- _Exercise task_
Please print the entries again word for word, from the line with "What distance away" through the final line, leaving out the pictures.

- _Records to process_

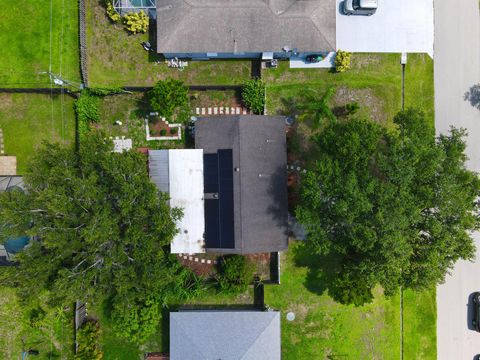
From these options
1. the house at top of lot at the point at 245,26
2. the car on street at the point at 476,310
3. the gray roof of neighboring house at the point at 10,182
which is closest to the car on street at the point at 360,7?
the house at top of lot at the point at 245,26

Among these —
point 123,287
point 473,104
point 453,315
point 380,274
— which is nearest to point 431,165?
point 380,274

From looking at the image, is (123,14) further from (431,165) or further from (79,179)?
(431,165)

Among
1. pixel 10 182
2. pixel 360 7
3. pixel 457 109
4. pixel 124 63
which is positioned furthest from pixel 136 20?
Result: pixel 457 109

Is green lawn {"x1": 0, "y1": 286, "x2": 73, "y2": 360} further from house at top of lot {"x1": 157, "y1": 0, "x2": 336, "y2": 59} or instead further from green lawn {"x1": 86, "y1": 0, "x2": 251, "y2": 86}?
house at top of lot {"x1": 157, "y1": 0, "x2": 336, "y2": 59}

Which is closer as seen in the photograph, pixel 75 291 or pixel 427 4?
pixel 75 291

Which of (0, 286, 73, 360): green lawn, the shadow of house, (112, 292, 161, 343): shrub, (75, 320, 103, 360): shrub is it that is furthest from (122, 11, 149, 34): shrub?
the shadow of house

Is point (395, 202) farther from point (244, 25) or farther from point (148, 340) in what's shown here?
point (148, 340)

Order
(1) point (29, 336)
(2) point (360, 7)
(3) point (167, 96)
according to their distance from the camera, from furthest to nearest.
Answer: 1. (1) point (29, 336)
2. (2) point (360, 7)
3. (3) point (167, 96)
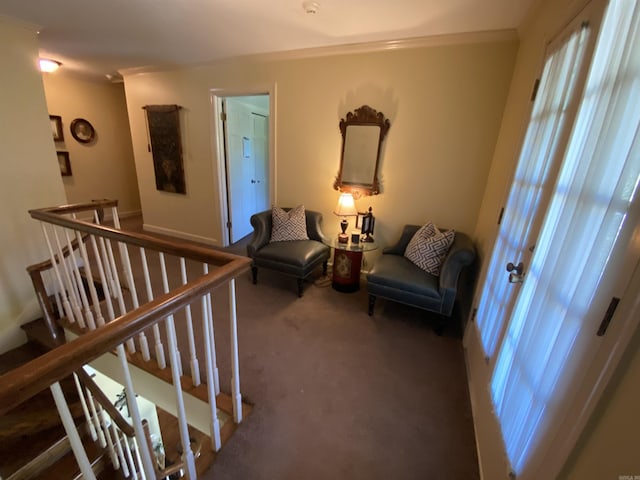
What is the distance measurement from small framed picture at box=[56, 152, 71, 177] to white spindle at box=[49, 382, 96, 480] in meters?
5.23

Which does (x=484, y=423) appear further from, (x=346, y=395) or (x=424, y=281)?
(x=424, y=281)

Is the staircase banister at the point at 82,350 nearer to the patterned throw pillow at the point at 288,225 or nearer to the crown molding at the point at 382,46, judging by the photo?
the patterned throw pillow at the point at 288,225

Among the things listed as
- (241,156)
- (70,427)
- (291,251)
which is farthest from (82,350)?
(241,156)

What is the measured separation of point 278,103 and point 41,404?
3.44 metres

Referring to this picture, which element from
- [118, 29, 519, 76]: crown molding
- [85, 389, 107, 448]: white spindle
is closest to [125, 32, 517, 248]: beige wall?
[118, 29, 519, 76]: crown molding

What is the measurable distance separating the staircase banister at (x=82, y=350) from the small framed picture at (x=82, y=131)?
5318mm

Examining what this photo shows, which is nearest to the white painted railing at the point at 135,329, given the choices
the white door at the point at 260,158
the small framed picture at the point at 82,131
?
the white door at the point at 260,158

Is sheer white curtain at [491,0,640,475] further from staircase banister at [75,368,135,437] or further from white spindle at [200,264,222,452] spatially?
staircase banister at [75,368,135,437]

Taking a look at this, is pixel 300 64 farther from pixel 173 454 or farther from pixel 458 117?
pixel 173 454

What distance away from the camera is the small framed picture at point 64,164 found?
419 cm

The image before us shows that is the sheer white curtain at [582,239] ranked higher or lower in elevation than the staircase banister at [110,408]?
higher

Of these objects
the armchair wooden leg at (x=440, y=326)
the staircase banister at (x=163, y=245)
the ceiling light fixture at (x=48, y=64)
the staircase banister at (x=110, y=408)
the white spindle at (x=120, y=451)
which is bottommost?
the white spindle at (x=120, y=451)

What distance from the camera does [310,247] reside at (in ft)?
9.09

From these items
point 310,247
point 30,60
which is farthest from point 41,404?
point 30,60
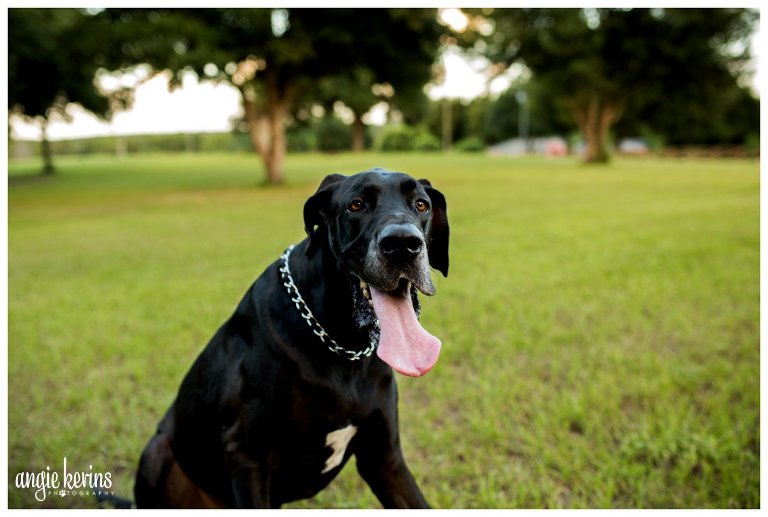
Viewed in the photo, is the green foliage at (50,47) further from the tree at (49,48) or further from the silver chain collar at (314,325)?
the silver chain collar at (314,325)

- _Exercise result_
What distance away from the camera is the small framed picture at point 64,164 found?
419 cm

The image before us shows that is the sheer white curtain at [582,239] ranked higher or lower in elevation than the staircase banister at [110,408]?
higher

Of these objects
the armchair wooden leg at (x=440, y=326)
the staircase banister at (x=163, y=245)
the ceiling light fixture at (x=48, y=64)
the staircase banister at (x=110, y=408)
the white spindle at (x=120, y=451)
which is bottommost?
the white spindle at (x=120, y=451)

What distance from the camera does [310,247] reside at (in ft)?
9.09

From these items
point 310,247
point 30,60
which is farthest from point 41,404?
point 30,60
Viewed in the photo, is the green foliage at (50,47) further from the tree at (49,48) or further from the silver chain collar at (314,325)?
the silver chain collar at (314,325)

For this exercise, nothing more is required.